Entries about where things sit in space
— Start —
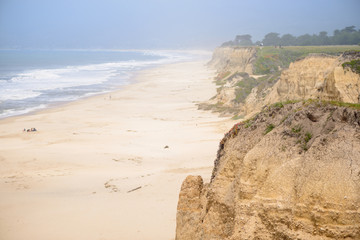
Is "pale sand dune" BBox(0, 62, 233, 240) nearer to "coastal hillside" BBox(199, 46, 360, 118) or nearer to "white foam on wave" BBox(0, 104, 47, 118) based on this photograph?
"white foam on wave" BBox(0, 104, 47, 118)

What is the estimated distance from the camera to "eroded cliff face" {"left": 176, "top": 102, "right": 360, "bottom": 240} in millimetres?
5258

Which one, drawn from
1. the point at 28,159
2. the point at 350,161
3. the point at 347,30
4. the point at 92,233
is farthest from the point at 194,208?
the point at 347,30

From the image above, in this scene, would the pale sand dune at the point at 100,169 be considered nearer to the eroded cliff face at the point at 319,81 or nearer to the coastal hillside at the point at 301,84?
the coastal hillside at the point at 301,84

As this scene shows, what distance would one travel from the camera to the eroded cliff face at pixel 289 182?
5258 mm

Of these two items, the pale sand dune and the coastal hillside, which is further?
the coastal hillside

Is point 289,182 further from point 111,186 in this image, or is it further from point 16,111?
point 16,111

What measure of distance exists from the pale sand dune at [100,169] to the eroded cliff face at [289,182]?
138 inches

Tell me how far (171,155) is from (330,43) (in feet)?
222

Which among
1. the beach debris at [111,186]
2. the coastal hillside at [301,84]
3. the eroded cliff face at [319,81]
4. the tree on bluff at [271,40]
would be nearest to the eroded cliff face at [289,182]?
the eroded cliff face at [319,81]

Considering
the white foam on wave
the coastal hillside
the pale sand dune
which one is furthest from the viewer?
the white foam on wave

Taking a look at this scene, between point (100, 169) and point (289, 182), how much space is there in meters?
12.0

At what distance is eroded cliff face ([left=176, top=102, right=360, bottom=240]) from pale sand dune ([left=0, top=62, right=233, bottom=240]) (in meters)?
3.51

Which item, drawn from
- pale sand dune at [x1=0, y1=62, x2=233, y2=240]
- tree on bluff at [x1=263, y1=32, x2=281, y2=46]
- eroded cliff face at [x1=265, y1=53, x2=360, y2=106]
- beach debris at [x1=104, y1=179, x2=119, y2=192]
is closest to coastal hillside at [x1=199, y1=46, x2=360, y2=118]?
eroded cliff face at [x1=265, y1=53, x2=360, y2=106]

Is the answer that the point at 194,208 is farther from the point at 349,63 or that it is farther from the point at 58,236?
the point at 349,63
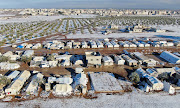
— End —
**AIM OF THE TASK:** Report how many lines of the material above contain the word "nearer". Give only the number.

**RESULT BELOW:** 2